How I can contribute to OSCI
If you would like to contribute to OSCI, please take a look at our guidelines here.
What if your think your organization is missing or you believe there is an error in our logic
This is a new project. We are more than happy to listen to any feedback which will help us improve. Contact us at OSCI@epam.com or modify the companies filter yourself.
How can I add a company which is missing from the OSCI ranking
The goal of the OSCI is to rank the GitHub contributions by companies (commercial organizations).
In order to add a company to the OSCI ranking, do the following:
- Check whether the organization you propose to add matches our definition of a company:
- is not an educational, governmental, non-profit or research institution;
- is not a free-mail, like gmail.com, yahoo.com, hotmail.com, etc;
- is a registered, commercial company;
- a simple "rule of thumb" - does the organization's website sell a product or service? If not, it is probably not a company by our definition.
Create a new pull request.
Confirm that the company you wish to add is not listed.
Add the main domain of the company and the company name to the table. For example:
Add the company email domain in the end of the first table.
AuthorMailDomain = 'fb.com'
If the company has more than 1 email domain for its employees, add all of them (or at least those you are aware of).

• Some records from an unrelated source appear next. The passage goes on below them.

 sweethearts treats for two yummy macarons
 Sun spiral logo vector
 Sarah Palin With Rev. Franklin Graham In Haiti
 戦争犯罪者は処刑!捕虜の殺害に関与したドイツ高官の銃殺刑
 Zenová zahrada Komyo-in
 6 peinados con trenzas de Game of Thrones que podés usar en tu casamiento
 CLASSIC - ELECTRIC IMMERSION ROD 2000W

For example:
AuthorMailDomain = 'fb.com' or AuthorMailDomain like 'facebook.com' or AuthorMailDomain = '%.facebook.com' or AuthorMailDomain = 'facebook.%'
If the company has more than 1 domain in the company, add the main one to the mapping in the end of the table. For example:
update AllCommits set AuthorMailDomain = 'fb.com' where AuthorMailDomain = 'facebook.com' or AuthorMailDomain = '%.facebook.com' or AuthorMailDomain = 'facebook.%'
We will review your pull request and if it matches our requirements, we will merge it.
We built OSCI this an Azure cloud environment using Azure SQL Server. The code published here on GitHub does not require the Azure cloud, however in the current version MS SQL Server is required. Our future plans include support for an open source database.

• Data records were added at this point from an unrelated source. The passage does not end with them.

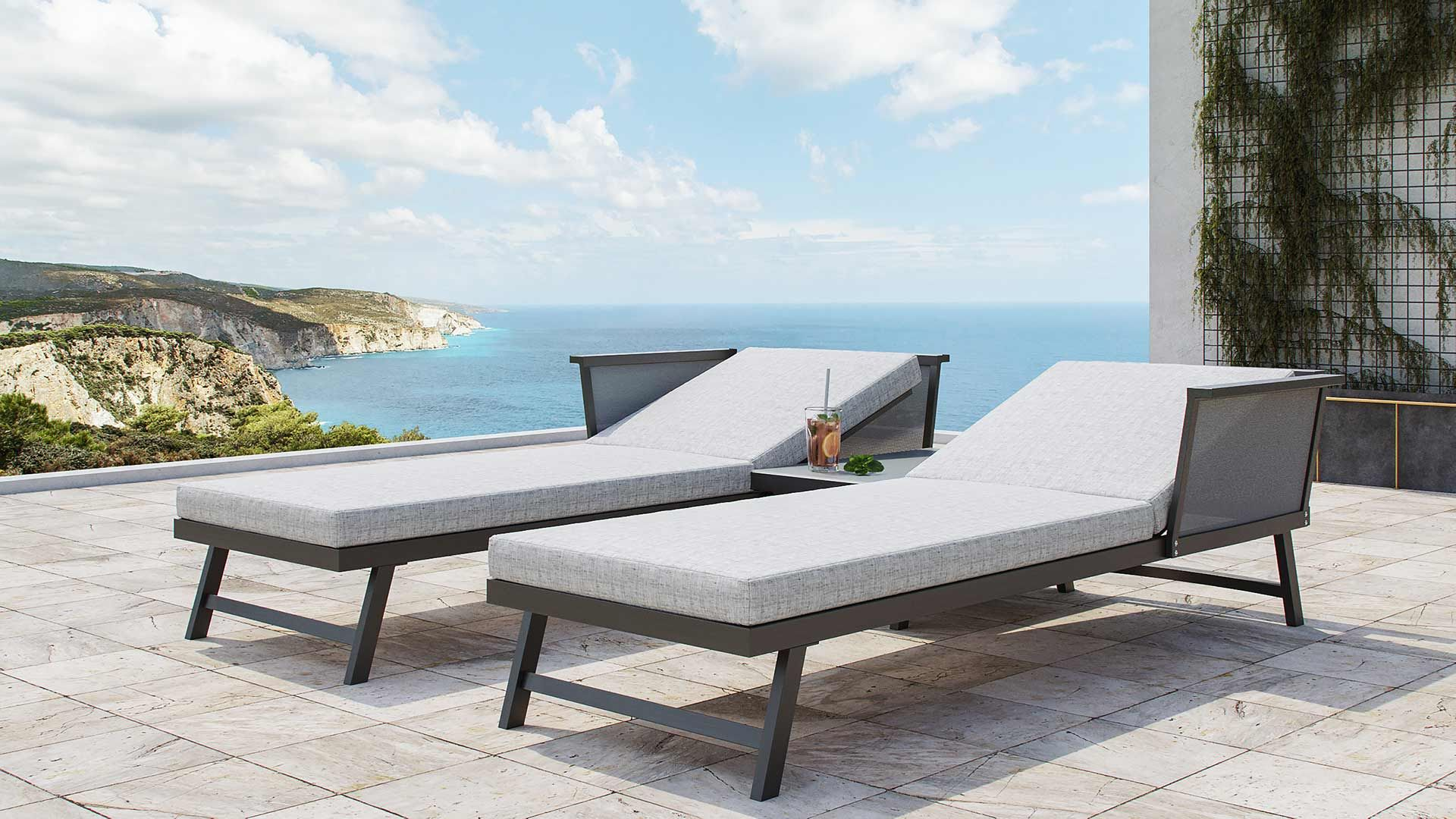 Morino Salon De Jardin Aluminium Salon De Jardin Lounge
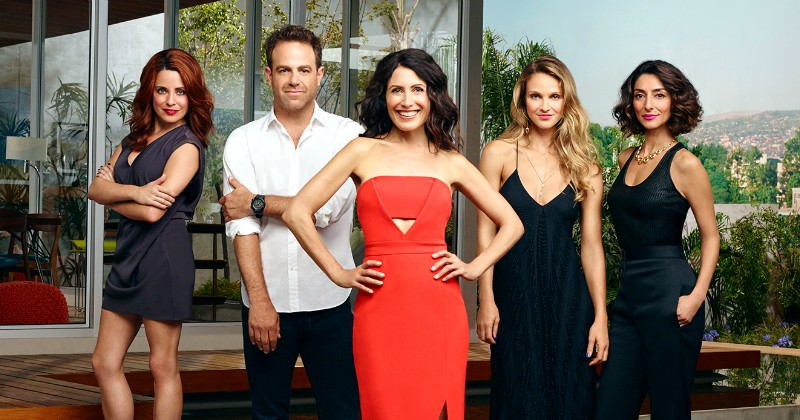 Girlfriends Guide to Divorce på TV3 Viafree streaming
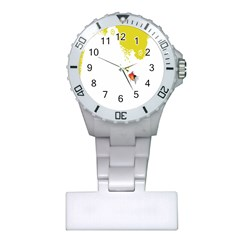 Fish Underwater Yellow White Plastic Nurses Watch by Simbadda
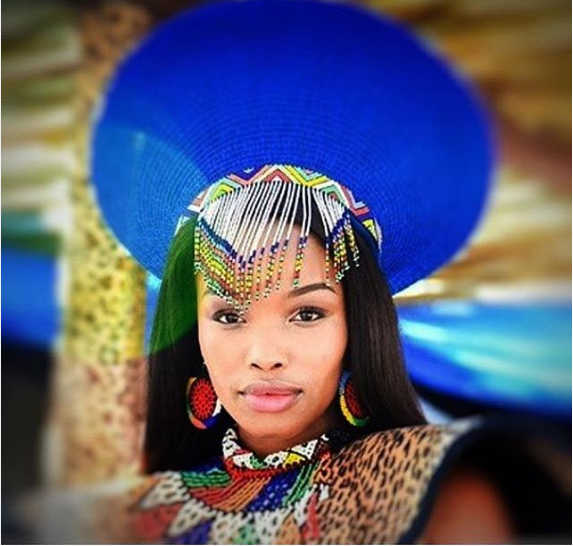 Fashion internships 2017 - 10 Things You Didn T Know About Isibaya Actress Zinhle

Instructions for using the OSCI code
These scripts are for downloading data from gharchive.org, processing and loading to the SQL Server.
Install MS SQL Server.
Fill fields "year" and "month" in function "get_month_data('year', 'month')" in the file file_loader.py if you want to load data for a specific month. Use get_year('year') for loading data for whole year. For example:
get_month_data('2019', '05') get_year('2019')
If necessary, repeat this function for other months or years.
Finally run script file_loader.py and wait for successful script execution. It can take some time to download and transform the data.
Once the data is prepared, you can generate reports as shown below. The reports will be generated on all the downloaded data in the AllCommits table. So to make a report for 2019 - for example - download all the 2019 data as described above.
top_employees_combined.sql - the top 50 companies ordered by employees with 10+ commits and also showing count of employees with 1+ commit. top_commits_ranking.sql - the count of commits per company.
OSCI is GNU General Public License v3.0.